*Source material*:
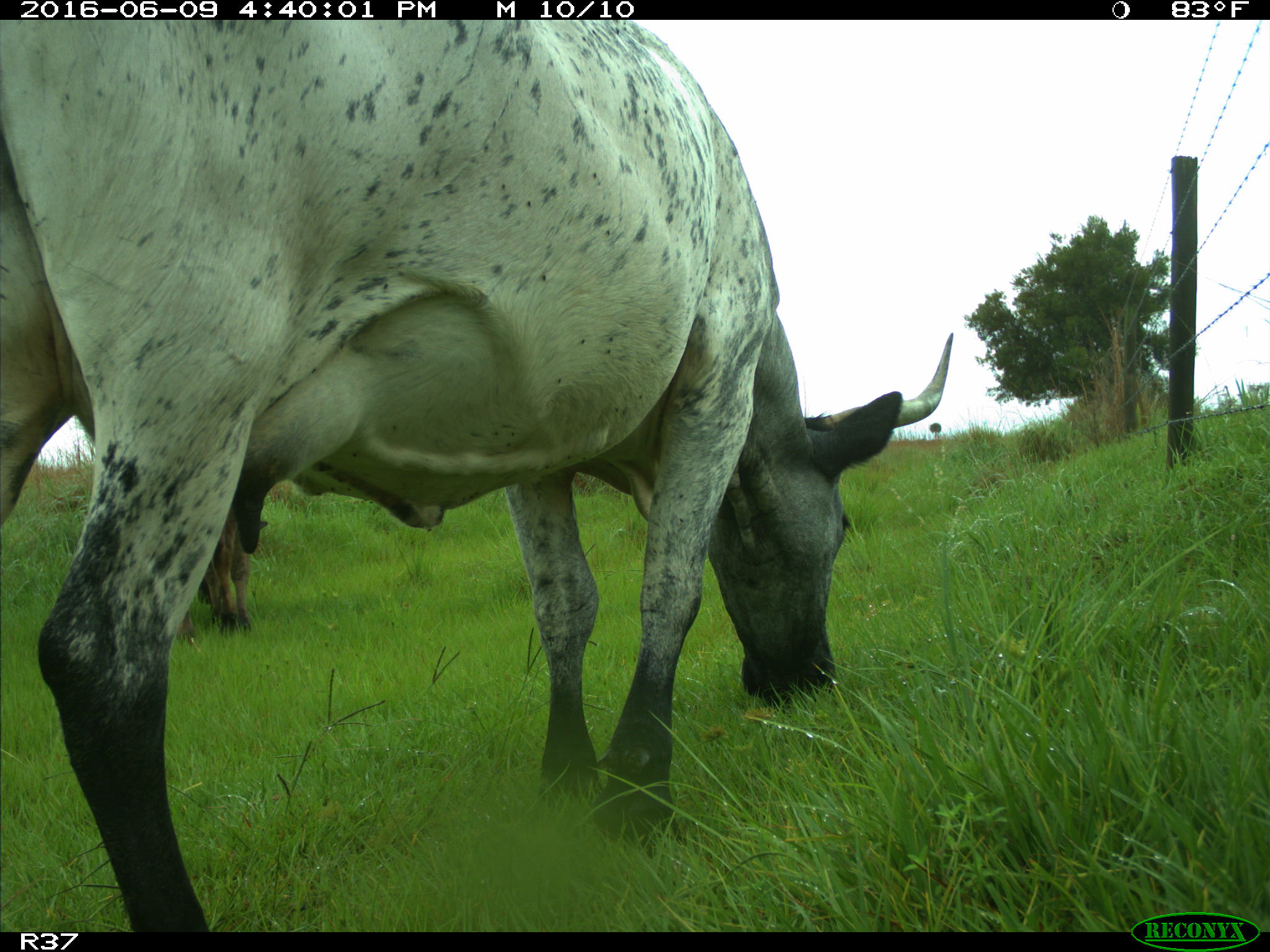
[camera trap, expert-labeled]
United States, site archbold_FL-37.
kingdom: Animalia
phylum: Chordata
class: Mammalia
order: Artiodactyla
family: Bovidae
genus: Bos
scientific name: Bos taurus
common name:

*Task objective*:
The answer must reproduce every line of the records above exactly, with all pictures left out.

*Exercise solution*:
[camera trap, expert-labeled]
United States, site archbold_FL-37.
kingdom: Animalia
phylum: Chordata
class: Mammalia
order: Artiodactyla
family: Bovidae
genus: Bos
scientific name: Bos taurus
common name:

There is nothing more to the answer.